§ **TASK GOAL**
Every record must reappear in the answer exactly as given.
· · · · ·
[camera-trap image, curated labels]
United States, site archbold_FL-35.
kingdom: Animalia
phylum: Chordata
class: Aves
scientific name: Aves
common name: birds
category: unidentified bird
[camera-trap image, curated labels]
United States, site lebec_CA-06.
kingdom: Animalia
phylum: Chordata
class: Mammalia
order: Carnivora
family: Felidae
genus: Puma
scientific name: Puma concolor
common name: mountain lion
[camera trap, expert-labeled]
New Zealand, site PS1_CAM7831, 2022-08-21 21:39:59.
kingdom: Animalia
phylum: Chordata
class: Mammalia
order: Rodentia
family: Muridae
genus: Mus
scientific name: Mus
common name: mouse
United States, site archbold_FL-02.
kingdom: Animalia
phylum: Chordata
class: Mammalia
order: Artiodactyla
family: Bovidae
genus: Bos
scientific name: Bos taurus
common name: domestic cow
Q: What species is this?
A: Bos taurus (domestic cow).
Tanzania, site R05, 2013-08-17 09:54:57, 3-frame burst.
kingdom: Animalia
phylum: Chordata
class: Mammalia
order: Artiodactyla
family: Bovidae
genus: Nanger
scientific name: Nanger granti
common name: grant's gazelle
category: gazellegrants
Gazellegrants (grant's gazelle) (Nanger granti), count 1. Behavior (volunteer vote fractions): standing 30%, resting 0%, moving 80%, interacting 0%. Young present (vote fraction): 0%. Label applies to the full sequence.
· · · · ·
§ **EXPECTED ANSWER**
[camera-trap image, curated labels]
United States, site archbold_FL-35.
kingdom: Animalia
phylum: Chordata
class: Aves
scientific name: Aves
common name: birds
category: unidentified bird
[camera-trap image, curated labels]
United States, site lebec_CA-06.
kingdom: Animalia
phylum: Chordata
class: Mammalia
order: Carnivora
family: Felidae
genus: Puma
scientific name: Puma concolor
common name: mountain lion
[camera trap, expert-labeled]
New Zealand, site PS1_CAM7831, 2022-08-21 21:39:59.
kingdom: Animalia
phylum: Chordata
class: Mammalia
order: Rodentia
family: Muridae
genus: Mus
scientific name: Mus
common name: mouse
United States, site archbold_FL-02.
kingdom: Animalia
phylum: Chordata
class: Mammalia
order: Artiodactyla
family: Bovidae
genus: Bos
scientific name: Bos taurus
common name: domestic cow
Q: What species is this?
A: Bos taurus (domestic cow).
Tanzania, site R05, 2013-08-17 09:54:57, 3-frame burst.
kingdom: Animalia
phylum: Chordata
class: Mammalia
order: Artiodactyla
family: Bovidae
genus: Nanger
scientific name: Nanger granti
common name: grant's gazelle
category: gazellegrants
Gazellegrants (grant's gazelle) (Nanger granti), count 1. Behavior (volunteer vote fractions): standing 30%, resting 0%, moving 80%, interacting 0%. Young present (vote fraction): 0%. Label applies to the full sequence.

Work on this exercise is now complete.